When the 568 Standard was originally published in 1990, the committee that was chartered with designating the wiring configuration of jacks and plugs decided upon what is known as the T568A configuration. The T568B configuration is still considered an "option" in the Standards, and as Daron noted above, is the same as the WECO (Western Electric) 258A wiring configuration.
US Federal Government publication NCS, FTR 1090-1997 recognizes only the T568A configuration.
As heathbus has pointed out above, from a strictly voice perspective, the T568A configuration sometimes offers advantages due to the fact that it has the second pair straddling the first, which allows sequential pair termination in the TR. That is to say, the positions of the first two pairs of the T568A configuration mimics the positions of the first two pairs of USOC configurations.

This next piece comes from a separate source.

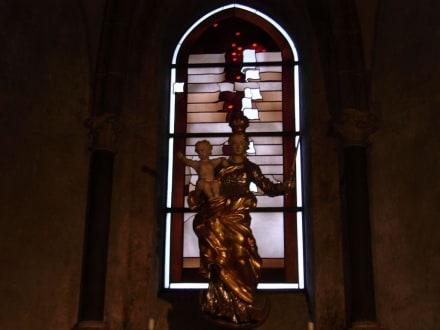 Die hl. Madonna auf der Mondsichel - Limburger Dom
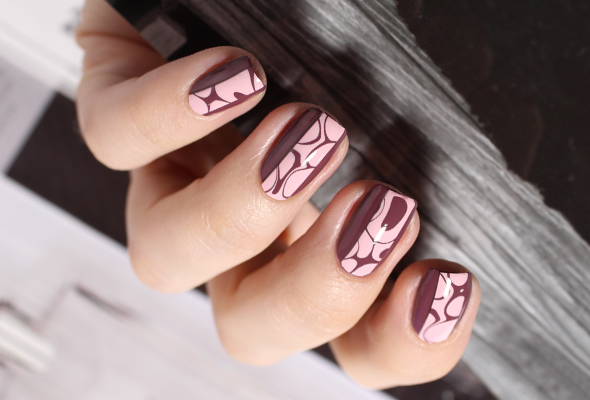 Dry water marble nails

There is no consistent, measurable performance advantage to using either configuration.
Availability used to be a big issue, since about 90% of the installed base in North America is T568B, but with many 1st tier connectivity manufacturers now making "universally labeled" jacks and panels, that is no longer the case.
Joepc is mistaken in stating that "When you work with punch down panels you will see that they go by the 568 B scheme rather than A". Manufacturers have always made panels available in both configurations, until, as noted above, many switched to "universally labeled" products that obviated the stocking of both configurations by users.
This is more information than you want, I know. Sorry.
There's no big deal; as you stated, pick one, stick with it throughout the cable plant, and everything will be just fine. Don't worry about the patch cords, they work regardless of configuration.